На следующий день они встретились в кабинете администратора. Блэйн созвал пресс-конференцию, и в приемной собралась толпа журналистов и фотографов. И опять присутствовала Изабелла, а Блэйн стоял за ней, внимательный, озабоченный и невозможно красивый. От Сантэн потребовалось все ее лицедейство, чтобы по-дружески обменяться с ним рукопожатием, потом пошутить с прессой и даже позировать рядом с Блэйном, ни разу не позволив себе ни малейших проявлений чувств. Но потом, на обратном пути в контору «Горно-финансовой компании Кортни», ей пришлось свернуть на боковую дорогу и немного посидеть, собираясь с силами. У нее не было возможности обменяться с Блэйном ни одним словом наедине.
Ее ждал Эйб. Едва она появилась, он вслед за ней поднялся по лестнице и вошел в кабинет.
– Сантэн, вы опоздали. Вас ждут в конференц-зале уже почти час. И нельзя сказать, что проявляют терпение.
– Пусть ждут! – ответила она с уверенностью, которой не чувствовала. – Им придется к этому привыкнуть.
Банк был ее самым крупным кредитором.
– Их ужасно испугала потеря камней, Сантэн.
Директора банка потребовали встречи, как только услышали, что она приехала в город.
– Где доктор Твентимен-Джонс?
– С ними, поливает маслом бурные воды. – Эйб положил перед ней толстую папку. – Вот расписание выплаты процентов.
Она просмотрела документы. Впрочем, она помнила эти цифры наизусть.

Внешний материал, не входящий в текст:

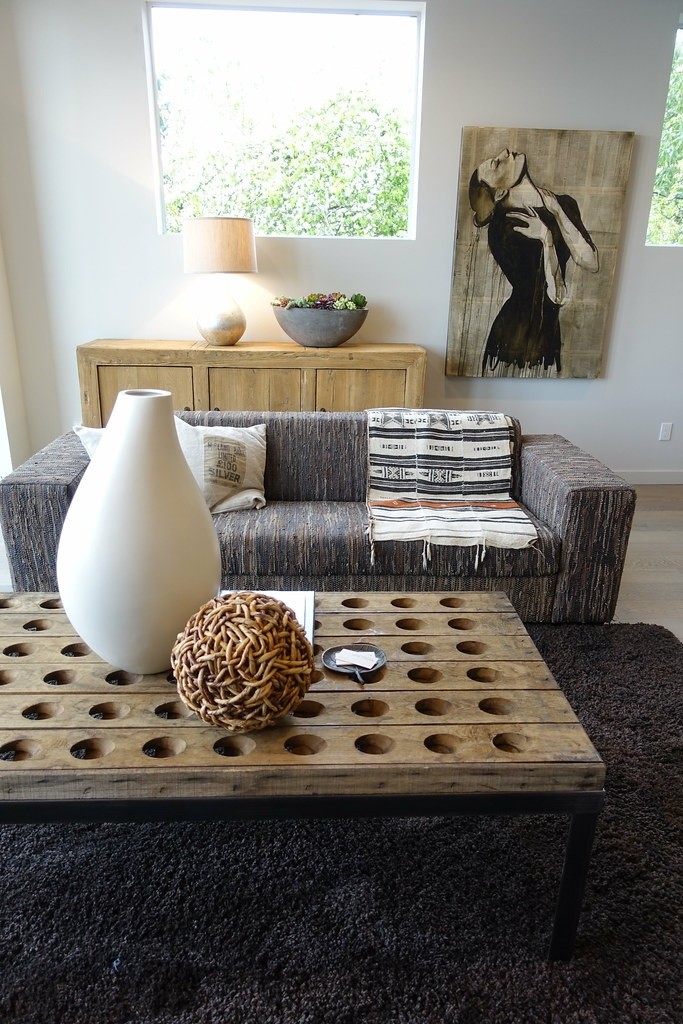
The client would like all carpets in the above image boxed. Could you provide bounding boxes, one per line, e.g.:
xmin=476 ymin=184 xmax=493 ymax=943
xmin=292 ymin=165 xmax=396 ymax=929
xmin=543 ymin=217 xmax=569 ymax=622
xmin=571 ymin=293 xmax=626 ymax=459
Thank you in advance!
xmin=0 ymin=622 xmax=683 ymax=1024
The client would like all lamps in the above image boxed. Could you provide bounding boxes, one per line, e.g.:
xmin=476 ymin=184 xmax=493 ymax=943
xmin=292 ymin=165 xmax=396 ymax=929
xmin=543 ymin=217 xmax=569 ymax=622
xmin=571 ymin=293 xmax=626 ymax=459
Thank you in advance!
xmin=181 ymin=216 xmax=258 ymax=345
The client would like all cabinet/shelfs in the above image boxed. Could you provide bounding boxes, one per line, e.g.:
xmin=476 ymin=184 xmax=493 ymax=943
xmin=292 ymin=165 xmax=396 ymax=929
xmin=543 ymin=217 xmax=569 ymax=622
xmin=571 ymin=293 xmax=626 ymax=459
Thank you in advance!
xmin=78 ymin=338 xmax=428 ymax=428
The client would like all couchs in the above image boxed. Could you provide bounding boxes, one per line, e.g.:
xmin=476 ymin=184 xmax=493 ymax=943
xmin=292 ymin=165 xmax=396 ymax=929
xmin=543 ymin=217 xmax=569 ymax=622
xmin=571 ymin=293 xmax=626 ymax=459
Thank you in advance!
xmin=0 ymin=412 xmax=636 ymax=624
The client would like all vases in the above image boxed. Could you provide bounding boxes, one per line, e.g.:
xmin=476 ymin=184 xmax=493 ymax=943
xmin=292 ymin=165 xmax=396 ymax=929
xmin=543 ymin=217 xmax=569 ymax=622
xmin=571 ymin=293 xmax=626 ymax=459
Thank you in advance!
xmin=56 ymin=387 xmax=223 ymax=679
xmin=272 ymin=305 xmax=368 ymax=347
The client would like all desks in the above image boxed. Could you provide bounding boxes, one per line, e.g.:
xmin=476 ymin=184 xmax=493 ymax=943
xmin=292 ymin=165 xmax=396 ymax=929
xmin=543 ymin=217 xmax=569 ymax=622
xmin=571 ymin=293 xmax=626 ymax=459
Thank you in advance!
xmin=0 ymin=589 xmax=605 ymax=961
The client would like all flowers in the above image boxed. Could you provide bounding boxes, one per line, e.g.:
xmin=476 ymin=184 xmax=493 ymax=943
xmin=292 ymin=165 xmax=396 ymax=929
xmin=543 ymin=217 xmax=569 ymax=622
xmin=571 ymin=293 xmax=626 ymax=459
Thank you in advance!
xmin=271 ymin=292 xmax=369 ymax=311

И могла бы не заглядывая в бумаги назвать даты, и суммы, и тарифы. Она уже подробно продумала свою стратегию, но все это по-прежнему казалось туманным и невсамделишным, как в детской игре.
– Я должна узнать что-то новое, прежде чем мы войдем в логово льва? – спросила она.
– Телеграмма от Ллойда из Лондона. В страховке отказано. Груз был без охраны.
Сантэн кивнула.
– Мы этого ожидали. Подать на них в суд? Что посоветуете?
– Я считаю, это будет
– Еще что-нибудь?
– «Де Бирс». Сообщение от самого сэра Эрнеста Оппенгеймера.
– Уже принюхивается поблизости, да? – Сантэн вздохнула, пытаясь настроиться на деловой лад, но вместо этого подумала о Блэйне. Увидела, как он склоняется к инвалидному креслу. Она выбросила эту картину из головы и сосредоточилась на том, что говорил Эйб.
– Сэр Эрнест приезжает из Кимберли. Будет в Виндхуке в четверг.
– Какое совпадение, – цинично улыбнулась она.
– Он просит о встрече, как можно быстрей.
– У него нюх гиены и зоркость стервятника, – сказала Сантэн. – Он чует кровь умирающего животного за сто лиг.
– Ему нужна шахта Х’ани, Сантэн. Он тринадцать лет жаждет получить ее.
– Всем нужна Х’ани, Эйб. Банку, сэру Эрнесту, всем хищникам. Клянусь Господом, я не отдам ее без боя!
Они встали, и Эйб спросил:
– Вы готовы?
Сантэн взглянула в зеркало над камином, коснулась волос, языком провела по губам, и неожиданно все снова обрело четкость. Она шла в бой, голова у нее была ясная, ум острый… она улыбнулась сияющей, уверенной, снисходительной улыбкой. Она снова была готова.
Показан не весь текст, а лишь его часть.